2. Cellular Processes Involved

The genes in this module are involved in several key cellular processes:

  • Immune Regulation: ADA, MICA, LILRB1, CD226, BATF, and TNFSF13B are central to immune cell activation, differentiation, and tolerance. These genes collectively regulate the balance between immune activation and suppression.

  • DNA Repair and Genomic Stability: PARP3 and MAD2L2 are critical for maintaining genomic integrity by repairing DNA damage and ensuring proper cell cycle progression.

  • Cell Signaling and Communication: MICA, LILRB1, and CD226 mediate cell-cell interactions, particularly in the context of immune surveillance and tumor recognition.

  • Transcription Regulation: BATF acts as a transcription factor that modulates gene expression in immune cells, influencing their functional states.


3. Potential Tissue/Cell Type Specificity

This gene module is likely to be highly expressed in immune-related tissues and cell types, including:

  • Lymphoid tissues (e.g., lymph nodes, spleen) and bone marrow, where immune cell development and maturation occur.
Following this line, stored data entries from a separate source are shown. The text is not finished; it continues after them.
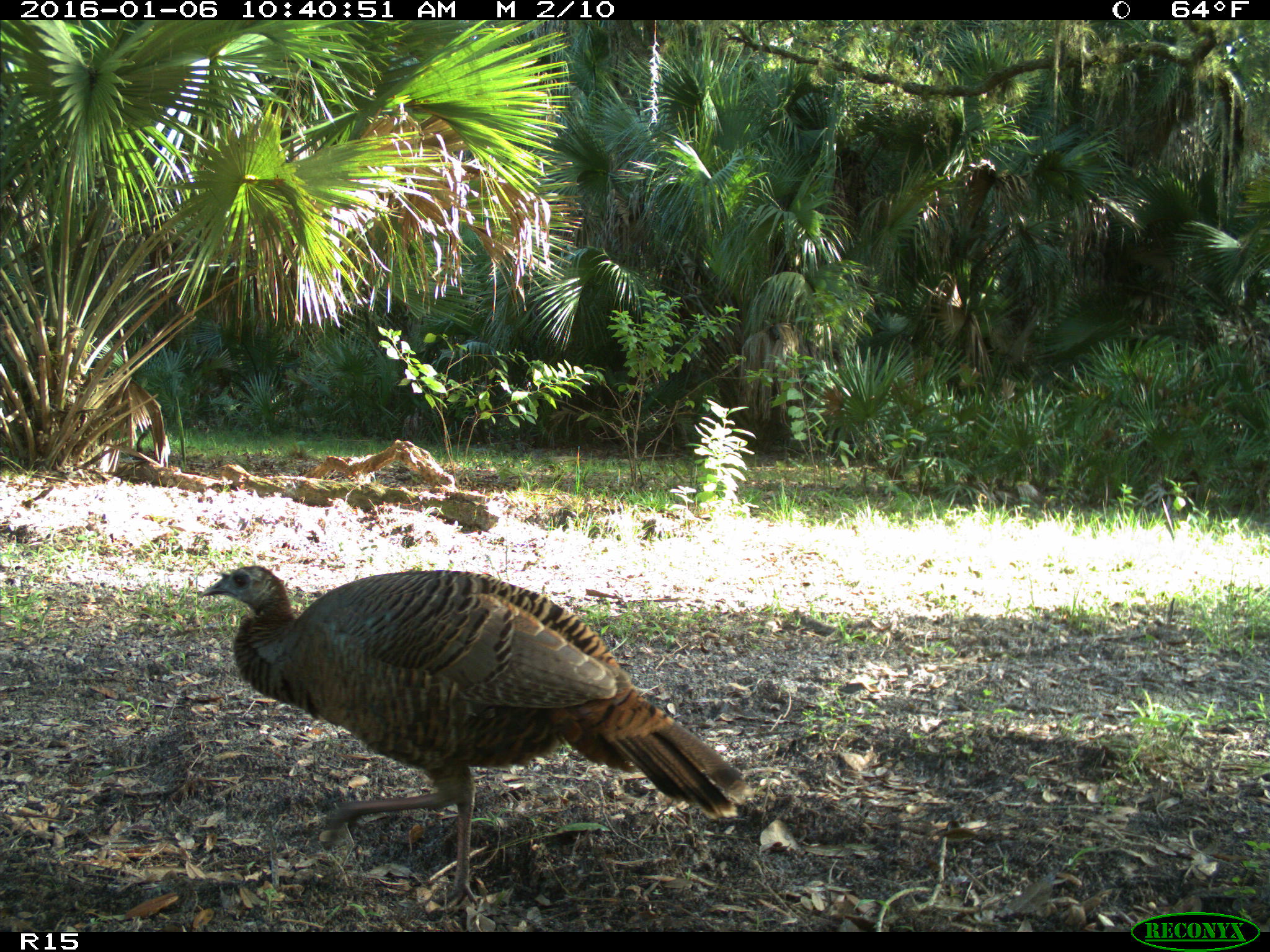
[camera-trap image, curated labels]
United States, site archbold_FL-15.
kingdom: Animalia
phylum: Chordata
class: Aves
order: Galliformes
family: Phasianidae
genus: Meleagris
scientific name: Meleagris gallopavo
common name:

  • Peripheral blood mononuclear cells (PBMCs), including T cells, B cells, and NK cells, which express genes like MICA, LILRB1, CD226, and BATF.

  • Tumor microenvironments, where MICA and LILRB1 play roles in immune evasion and tumor surveillance.

  • Epithelial tissues, where PARP3 and MAD2L2 may contribute to DNA repair in response to environmental stressors.


4. Disease Associations

The genes in this module are associated with a variety of diseases, particularly those involving immune dysregulation and cancer:

  • Autoimmune Diseases: ADA deficiency causes severe combined immunodeficiency (SCID), while TNFSF13B is linked to systemic lupus erythematosus (SLE) and rheumatoid arthritis.

  • Cancer: MICA and LILRB1 are implicated in tumor immune evasion, while PARP3 and MAD2L2 are associated with cancer progression due to their roles in DNA repair and genomic instability.

  • Infectious Diseases: CD226 and MICA are involved in viral recognition and clearance, making them relevant to infectious disease outcomes.

  • Inflammatory Disorders: BATF and TNFSF13B are associated with chronic inflammation and inflammatory bowel disease (IBD).


5. Functional Relationships Between Genes

The genes in this module exhibit strong functional relationships, particularly in the context of immune regulation and DNA repair:

  • Immune Activation vs. Suppression: MICA and CD226 promote immune activation by engaging NK and T cells, while LILRB1 acts as an inhibitory receptor to dampen immune responses. This balance is critical for maintaining immune homeostasis.

  • DNA Repair and Immune Crosstalk: PARP3 and MAD2L2, while primarily involved in DNA repair, may also influence immune responses by modulating genomic stability and cell survival in immune cells.

  • Cytokine Signaling and Transcription: BATF and TNFSF13B work in concert to regulate cytokine production and immune cell differentiation, linking transcriptional regulation to immune function.

  • Metabolic Regulation: ADA connects immune function to cellular metabolism by regulating purine levels, which are critical for lymphocyte proliferation and function.


Summary

This gene module represents a functionally cohesive network of genes involved in immune regulation, DNA repair, and cellular signaling. The interplay between these genes suggests a critical role in maintaining immune homeostasis, responding to DNA damage, and modulating immune responses in diseases such as cancer, autoimmune disorders, and infections. The tissue-specific expression of these genes in immune-related tissues further underscores their importance in immune surveillance and disease pathogenesis.